Non-fungible tokens, or NFTs, offer a technological solution. They work as public ledgers, using blockchain technology to track digital transactions. When a collector buys an NFT, they’re essentially acquiring a tamper-proof digital receipt. That also allows the artist to retain a percentage of the revenue each time their work is sold.
The rise of NFTs has benefited established and emerging digital artists, providing additional revenue streams and direct engagement with fans and collectors. But the NFT marketplace has also been dismissed as a bubble and a haven for stock speculators and scam artists. Celebrities like Paris Hilton have released NFT collections, and NBA Top Shot sells collectible “Moments” from memorable basketball games.
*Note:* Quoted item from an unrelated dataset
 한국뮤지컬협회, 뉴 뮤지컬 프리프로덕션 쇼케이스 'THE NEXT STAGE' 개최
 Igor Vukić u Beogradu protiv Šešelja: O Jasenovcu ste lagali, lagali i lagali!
Digital artist Mike Winkelmann, known as Beeple, made history in March when an NFT consisting of 5,000 of his illustrations sold for over $69 million at auction at Christie’s. It was dismissed as a marketing stunt, but it succeeded in capturing the world’s attention.
Nate Mohler, who received a bachelor’s degree from UCLA in design media arts in 2019, began selling NFTs in January. He has released 12 of them, and nine have sold. Some are already reselling for 10 to 20 times their original price.
“This has solved a problem that media historians have been trying to figure out for years, for generations, since Tumblr — when people were making GIFs — and this culture wasn’t widely accepted in the art community,” Mohler said. “There is finally a popular consensus that this kind of digital work, video art, is art, and has value and can be resold just like a painting.”
Mohler posted a series of looping videos called “Painted Cities” on the digital art marketplace SuperRare in January. The series uses machine learning and artificial intelligence to turn video that Mohler shot in various cities into swirling, watercolor-like paintings.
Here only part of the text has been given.